The dedup ID is typically {runID}.{eventType}.{stepID} or {runID}.{eventType} for workflow-level events. This makes each event naturally idempotent.

KV Snapshots

The workflow_runs KV bucket stores snapshots of run state. These are a convenience for fast reads – not the source of truth.

The snapshot contains the current WorkflowRun struct: run status, step states, outputs, error messages, timing data. The engine updates the snapshot after processing each event.

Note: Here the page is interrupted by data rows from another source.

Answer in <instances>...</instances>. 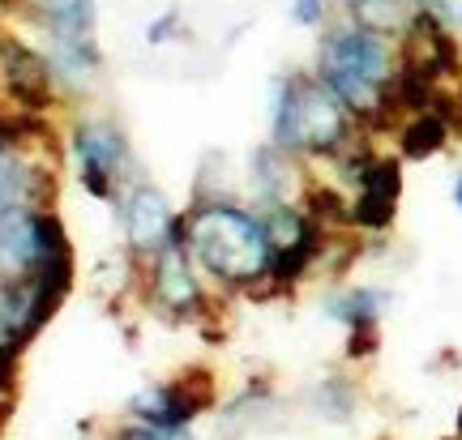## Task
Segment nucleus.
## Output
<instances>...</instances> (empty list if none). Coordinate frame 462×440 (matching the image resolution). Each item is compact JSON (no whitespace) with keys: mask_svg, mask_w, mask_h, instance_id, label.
I'll return each instance as SVG.
<instances>
[{"mask_svg":"<svg viewBox=\"0 0 462 440\" xmlns=\"http://www.w3.org/2000/svg\"><path fill=\"white\" fill-rule=\"evenodd\" d=\"M189 227V252L198 257L218 282L231 287H257L270 274L274 244L265 235L262 218L231 201H201L184 214Z\"/></svg>","mask_w":462,"mask_h":440,"instance_id":"obj_1","label":"nucleus"},{"mask_svg":"<svg viewBox=\"0 0 462 440\" xmlns=\"http://www.w3.org/2000/svg\"><path fill=\"white\" fill-rule=\"evenodd\" d=\"M390 65H394V56H390L385 34L373 26H360V22L330 31L317 51V78L356 115H373L381 107V90L394 73Z\"/></svg>","mask_w":462,"mask_h":440,"instance_id":"obj_2","label":"nucleus"},{"mask_svg":"<svg viewBox=\"0 0 462 440\" xmlns=\"http://www.w3.org/2000/svg\"><path fill=\"white\" fill-rule=\"evenodd\" d=\"M270 133L279 150L334 154L346 142V103L321 78H282L274 90Z\"/></svg>","mask_w":462,"mask_h":440,"instance_id":"obj_3","label":"nucleus"},{"mask_svg":"<svg viewBox=\"0 0 462 440\" xmlns=\"http://www.w3.org/2000/svg\"><path fill=\"white\" fill-rule=\"evenodd\" d=\"M65 227L51 210L0 206V282L31 278L56 248H65Z\"/></svg>","mask_w":462,"mask_h":440,"instance_id":"obj_4","label":"nucleus"},{"mask_svg":"<svg viewBox=\"0 0 462 440\" xmlns=\"http://www.w3.org/2000/svg\"><path fill=\"white\" fill-rule=\"evenodd\" d=\"M210 402H215V380H210V372H189V376H180V380H167V385L146 390L133 402V415H137L142 424L167 427V432H184V424L198 419Z\"/></svg>","mask_w":462,"mask_h":440,"instance_id":"obj_5","label":"nucleus"},{"mask_svg":"<svg viewBox=\"0 0 462 440\" xmlns=\"http://www.w3.org/2000/svg\"><path fill=\"white\" fill-rule=\"evenodd\" d=\"M0 78H5V90L17 98L22 112H48L51 98H56V73H51V60L39 56L34 48H26L14 34H0Z\"/></svg>","mask_w":462,"mask_h":440,"instance_id":"obj_6","label":"nucleus"},{"mask_svg":"<svg viewBox=\"0 0 462 440\" xmlns=\"http://www.w3.org/2000/svg\"><path fill=\"white\" fill-rule=\"evenodd\" d=\"M73 150H78V159H82V184L90 188L95 197H112V176L116 167L129 159V142H125V133L107 124V120H95V124H78L73 133Z\"/></svg>","mask_w":462,"mask_h":440,"instance_id":"obj_7","label":"nucleus"},{"mask_svg":"<svg viewBox=\"0 0 462 440\" xmlns=\"http://www.w3.org/2000/svg\"><path fill=\"white\" fill-rule=\"evenodd\" d=\"M150 295L159 312H171V316H193L201 308V287L198 274L189 265V248L184 244H163L150 261Z\"/></svg>","mask_w":462,"mask_h":440,"instance_id":"obj_8","label":"nucleus"},{"mask_svg":"<svg viewBox=\"0 0 462 440\" xmlns=\"http://www.w3.org/2000/svg\"><path fill=\"white\" fill-rule=\"evenodd\" d=\"M171 201L163 197V188L154 184H137L125 197V235L137 252H159L163 244H171Z\"/></svg>","mask_w":462,"mask_h":440,"instance_id":"obj_9","label":"nucleus"},{"mask_svg":"<svg viewBox=\"0 0 462 440\" xmlns=\"http://www.w3.org/2000/svg\"><path fill=\"white\" fill-rule=\"evenodd\" d=\"M56 201V176L43 167H31L17 159V150L0 146V206H34L51 210Z\"/></svg>","mask_w":462,"mask_h":440,"instance_id":"obj_10","label":"nucleus"},{"mask_svg":"<svg viewBox=\"0 0 462 440\" xmlns=\"http://www.w3.org/2000/svg\"><path fill=\"white\" fill-rule=\"evenodd\" d=\"M48 39H90L95 34V0H17Z\"/></svg>","mask_w":462,"mask_h":440,"instance_id":"obj_11","label":"nucleus"},{"mask_svg":"<svg viewBox=\"0 0 462 440\" xmlns=\"http://www.w3.org/2000/svg\"><path fill=\"white\" fill-rule=\"evenodd\" d=\"M48 60H51V73L65 78V82H86L103 65L99 48H95V34L90 39H51Z\"/></svg>","mask_w":462,"mask_h":440,"instance_id":"obj_12","label":"nucleus"},{"mask_svg":"<svg viewBox=\"0 0 462 440\" xmlns=\"http://www.w3.org/2000/svg\"><path fill=\"white\" fill-rule=\"evenodd\" d=\"M449 142V120L441 112H420L407 124V129L398 133V146H402V159H432L437 150Z\"/></svg>","mask_w":462,"mask_h":440,"instance_id":"obj_13","label":"nucleus"},{"mask_svg":"<svg viewBox=\"0 0 462 440\" xmlns=\"http://www.w3.org/2000/svg\"><path fill=\"white\" fill-rule=\"evenodd\" d=\"M343 5L360 26H373V31H381V34L407 31V22H411V14H415L411 0H343Z\"/></svg>","mask_w":462,"mask_h":440,"instance_id":"obj_14","label":"nucleus"},{"mask_svg":"<svg viewBox=\"0 0 462 440\" xmlns=\"http://www.w3.org/2000/svg\"><path fill=\"white\" fill-rule=\"evenodd\" d=\"M385 299H390L385 291H346L338 299H330V316L334 321H346V325H368V321H377Z\"/></svg>","mask_w":462,"mask_h":440,"instance_id":"obj_15","label":"nucleus"},{"mask_svg":"<svg viewBox=\"0 0 462 440\" xmlns=\"http://www.w3.org/2000/svg\"><path fill=\"white\" fill-rule=\"evenodd\" d=\"M257 188H262L265 201H282V184H287V163H282V150L270 146V150H257Z\"/></svg>","mask_w":462,"mask_h":440,"instance_id":"obj_16","label":"nucleus"},{"mask_svg":"<svg viewBox=\"0 0 462 440\" xmlns=\"http://www.w3.org/2000/svg\"><path fill=\"white\" fill-rule=\"evenodd\" d=\"M394 206L390 197H377V193H360V201L351 206V223L356 227H368V231H385L394 223Z\"/></svg>","mask_w":462,"mask_h":440,"instance_id":"obj_17","label":"nucleus"},{"mask_svg":"<svg viewBox=\"0 0 462 440\" xmlns=\"http://www.w3.org/2000/svg\"><path fill=\"white\" fill-rule=\"evenodd\" d=\"M360 193H377V197L398 201V193H402V171H398L394 159H373L360 179Z\"/></svg>","mask_w":462,"mask_h":440,"instance_id":"obj_18","label":"nucleus"},{"mask_svg":"<svg viewBox=\"0 0 462 440\" xmlns=\"http://www.w3.org/2000/svg\"><path fill=\"white\" fill-rule=\"evenodd\" d=\"M304 214H309L313 223H321V227H326V223H351V210H346V201L334 193V188H313Z\"/></svg>","mask_w":462,"mask_h":440,"instance_id":"obj_19","label":"nucleus"},{"mask_svg":"<svg viewBox=\"0 0 462 440\" xmlns=\"http://www.w3.org/2000/svg\"><path fill=\"white\" fill-rule=\"evenodd\" d=\"M317 407L326 410V419H338V424H343V419H351V407H356L351 385H346V380H334V376H330V380L317 390Z\"/></svg>","mask_w":462,"mask_h":440,"instance_id":"obj_20","label":"nucleus"},{"mask_svg":"<svg viewBox=\"0 0 462 440\" xmlns=\"http://www.w3.org/2000/svg\"><path fill=\"white\" fill-rule=\"evenodd\" d=\"M176 34H180V9H167L163 17H154V22L146 26V43H154V48H159V43L176 39Z\"/></svg>","mask_w":462,"mask_h":440,"instance_id":"obj_21","label":"nucleus"},{"mask_svg":"<svg viewBox=\"0 0 462 440\" xmlns=\"http://www.w3.org/2000/svg\"><path fill=\"white\" fill-rule=\"evenodd\" d=\"M377 351V321H368V325H351V343H346V355L351 359H364Z\"/></svg>","mask_w":462,"mask_h":440,"instance_id":"obj_22","label":"nucleus"},{"mask_svg":"<svg viewBox=\"0 0 462 440\" xmlns=\"http://www.w3.org/2000/svg\"><path fill=\"white\" fill-rule=\"evenodd\" d=\"M116 440H184V432H167V427H154V424H137V427L116 432Z\"/></svg>","mask_w":462,"mask_h":440,"instance_id":"obj_23","label":"nucleus"},{"mask_svg":"<svg viewBox=\"0 0 462 440\" xmlns=\"http://www.w3.org/2000/svg\"><path fill=\"white\" fill-rule=\"evenodd\" d=\"M291 17H296L300 26H321V17H326V0H296V5H291Z\"/></svg>","mask_w":462,"mask_h":440,"instance_id":"obj_24","label":"nucleus"},{"mask_svg":"<svg viewBox=\"0 0 462 440\" xmlns=\"http://www.w3.org/2000/svg\"><path fill=\"white\" fill-rule=\"evenodd\" d=\"M454 201H458V210H462V176H458V184H454Z\"/></svg>","mask_w":462,"mask_h":440,"instance_id":"obj_25","label":"nucleus"},{"mask_svg":"<svg viewBox=\"0 0 462 440\" xmlns=\"http://www.w3.org/2000/svg\"><path fill=\"white\" fill-rule=\"evenodd\" d=\"M458 436H462V415H458Z\"/></svg>","mask_w":462,"mask_h":440,"instance_id":"obj_26","label":"nucleus"}]
</instances>
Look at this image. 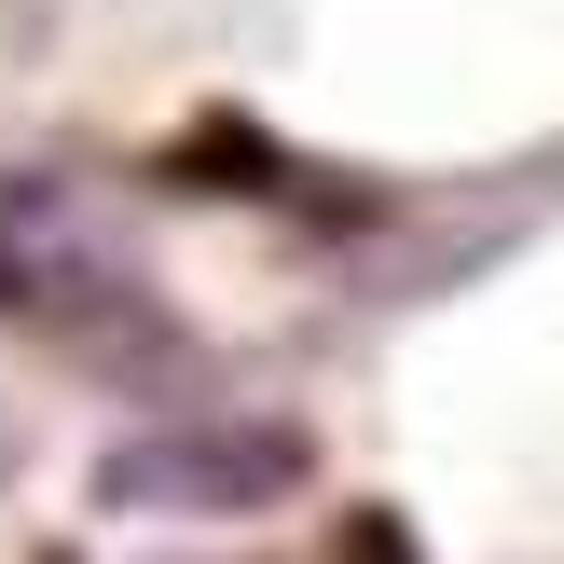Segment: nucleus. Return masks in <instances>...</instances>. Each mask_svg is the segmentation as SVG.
I'll list each match as a JSON object with an SVG mask.
<instances>
[{
    "label": "nucleus",
    "instance_id": "1",
    "mask_svg": "<svg viewBox=\"0 0 564 564\" xmlns=\"http://www.w3.org/2000/svg\"><path fill=\"white\" fill-rule=\"evenodd\" d=\"M0 317L42 330V345H83V358H152L165 345V303L138 290V262L55 180H0Z\"/></svg>",
    "mask_w": 564,
    "mask_h": 564
},
{
    "label": "nucleus",
    "instance_id": "2",
    "mask_svg": "<svg viewBox=\"0 0 564 564\" xmlns=\"http://www.w3.org/2000/svg\"><path fill=\"white\" fill-rule=\"evenodd\" d=\"M303 427H262V413H207V427H152L110 455V496L124 510H275L303 496Z\"/></svg>",
    "mask_w": 564,
    "mask_h": 564
}]
</instances>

Snapshots exist for two reasons:

  1. Fast reads: the API can serve GET /runs/{id} by reading the KV entry directly, without replaying the event stream
  2. Recovery hint: on startup, the orchestrator can load the last snapshot as a starting point, then replay only events published after the snapshot’s sequence number

If a snapshot is lost or corrupt, the engine rebuilds it from the event log. The event log is always correct.

Replay Semantics

On startup, the ActorOrchestrator creates a JetStream consumer with DeliverAll policy on history.>. It processes every event from the beginning of the stream.

    flowchart LR
    A[Start] --> B[Subscribe to history.>]
    B --> C[Receive event]
    C --> D{Actor exists?}
    D -->|No| E[Spawn WorkflowActor]
    D -->|Yes| F[Route to actor]
    E --> F
    F --> G[Actor processes event]
    G --> H[Snapshot to KV]
    H --> C
  

For each event:

  1. The orchestrator ensures a WorkflowActor exists for that runID
  2. The event is routed to the actor’s mailbox
  3. The actor updates its in-memory state
  4. The actor snapshots to KV

This replay is idempotent. Processing the same event twice produces the same state because each event is a deterministic state transition. The Nats-Msg-Id dedup prevents duplicate events from entering the stream in the first place.

Stateless Orchestrator

The orchestrator holds no persistent state of its own. All state lives either in the event stream or in per-run actor memory (which is rebuilt from the stream on startup). This means:

  • Restarts are safe: kill the process, start it again, state recovers from the event log
  • No migration: there is no database schema to migrate
  • No coordination: multiple orchestrator instances reading the same stream would process the same events (though DagNats runs a single orchestrator by design)

Trade-offs

Event sourcing is not free:

  • Storage grows over time: every event is kept. Set MaxAge or MaxBytes on WORKFLOW_HISTORY when runs older than your recovery window are no longer needed.
  • Replay time on startup: proportional to total events. For very large deployments, snapshots reduce the effective replay window.
  • Event schema evolution: changing event payloads requires backward compatibility. DagNats handles this by keeping payloads as json.RawMessage and parsing defensively.

For a workflow engine, these trade-offs are strongly favorable. The audit trail, debuggability, and recovery guarantees far outweigh the storage cost.